Source passage →
How many other parts of the U.S. have undergone similar experiences? I live in the Denver metropolitan area, and know this terror and anger firsthand. April 20, 1999 is forever etched in our hearts as we went through the shock of a massacre at Columbine High School—the same school district where my children were enrolled then. Then less than a year ago—July 20, 2012—a deranged young man enters a movie theater in another nearby suburb of Denver and opens fire, killing 12 people and injuring 58 others. Oh, yes, the emotions are powerful.
Inevitably, religious zealots appear on this Boston scene of horror and chaos. Some come with further hatred, but they are more readily dismissed. More difficult are the naïve religious zealots who talk of forgiveness. Really? Forgiveness for brutally killing 8-year-old Martin Richard who was guilty only of eating an ice-cream cone and watching the marathon with his family. Forgiveness for murdering Lingzi Lu, a 23-year-old mathematics and statistics graduate student from China? Forgiveness for cruelly slaying Krystle Campbell, who was planning to celebrate her 30th birthday with her family in a couple of weeks? Forgiveness for the countless injuries—both physical and emotional? Forgiveness for callously hurling so many into the depths of fear, grief, and turmoil? Forgiveness for changing the lives of those who lost limbs, who were first to respond and help, who lived in abject terror as their city was locked down in martial law until a semblance of order could be restored?
Forgiveness? You’ve gotta be kidding. How can anyone realistically talk about forgiving that which is unforgiveable?

Dataset excerpts →

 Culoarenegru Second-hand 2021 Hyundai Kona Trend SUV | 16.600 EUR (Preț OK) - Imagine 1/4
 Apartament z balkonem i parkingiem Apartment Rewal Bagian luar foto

---

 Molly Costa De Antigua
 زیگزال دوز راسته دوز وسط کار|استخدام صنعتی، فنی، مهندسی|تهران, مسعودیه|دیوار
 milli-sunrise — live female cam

List of tasks →
1. Copy everything from "How many other" down to "emotions are powerful." in the passage on forgiveness after the Boston bombing, word for word.
2. Repeat the entry lines from the line containing "Culoarenegru Second-hand 2021" down to the line containing "Apartament z balkonem", both included, and nothing more.

Results →
1.
How many other parts of the U.S. have undergone similar experiences? I live in the Denver metropolitan area, and know this terror and anger firsthand. April 20, 1999 is forever etched in our hearts as we went through the shock of a massacre at Columbine High School—the same school district where my children were enrolled then. Then less than a year ago—July 20, 2012—a deranged young man enters a movie theater in another nearby suburb of Denver and opens fire, killing 12 people and injuring 58 others. Oh, yes, the emotions are powerful.

2.
 Culoarenegru Second-hand 2021 Hyundai Kona Trend SUV | 16.600 EUR (Preț OK) - Imagine 1/4
 Apartament z balkonem i parkingiem Apartment Rewal Bagian luar foto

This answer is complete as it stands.